After the dissolution, wife attempted to supplement her income by purchasing used furniture and selling it on consignment at a friend’s antique store. That effort produced very minimal income. Additionally, at the time of dissolution, the parties had about 15 to 20 head of registered Angus brood cows. Wife explained that she did all the feeding and watering of the cows and the pulling of their calves. She also hauled hay, loaded it and grain into a pickup, and unloaded it to feed the cattle. In 1993, she was able to do everything associated with caring for the cattle.
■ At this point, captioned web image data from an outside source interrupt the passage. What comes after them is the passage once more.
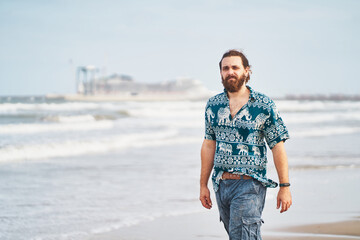 Calm man standing on shore near sea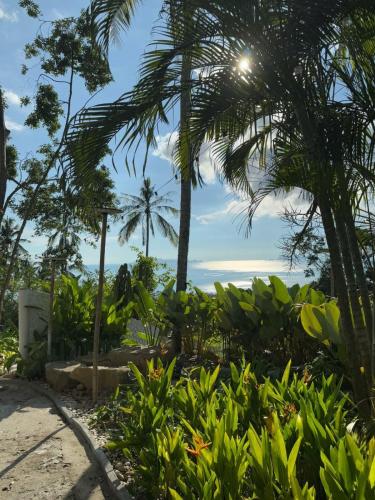 a view of the beach from the resort at RoomQuest THEVA Resort Koh Samui in Koh Samui 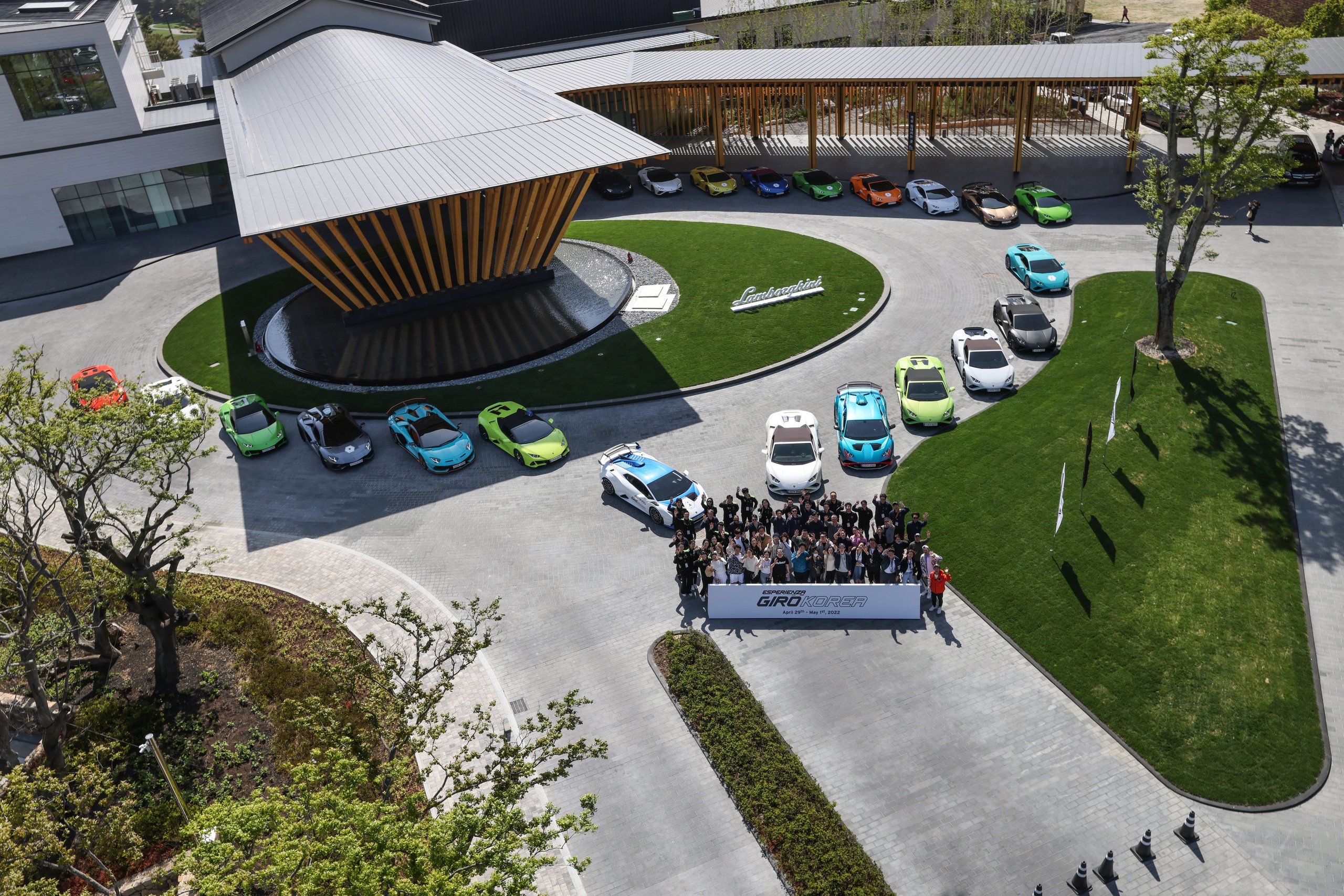 Aerial view of a large gathering of diverse lamborghini vehicles and owners holding a banner in front of a modern building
Although, as the dissent points out, wife stated that she would be able to care for the cattle at the present time, it would be with different consequences. Wife stated that she would be able to take care of cattle with disability to herself. Thus, wife is no longer able to care for cattle to the same extent that she was at the time of dissolution. She no longer has the same physical ability, as shown by her doctor stating that she should not work.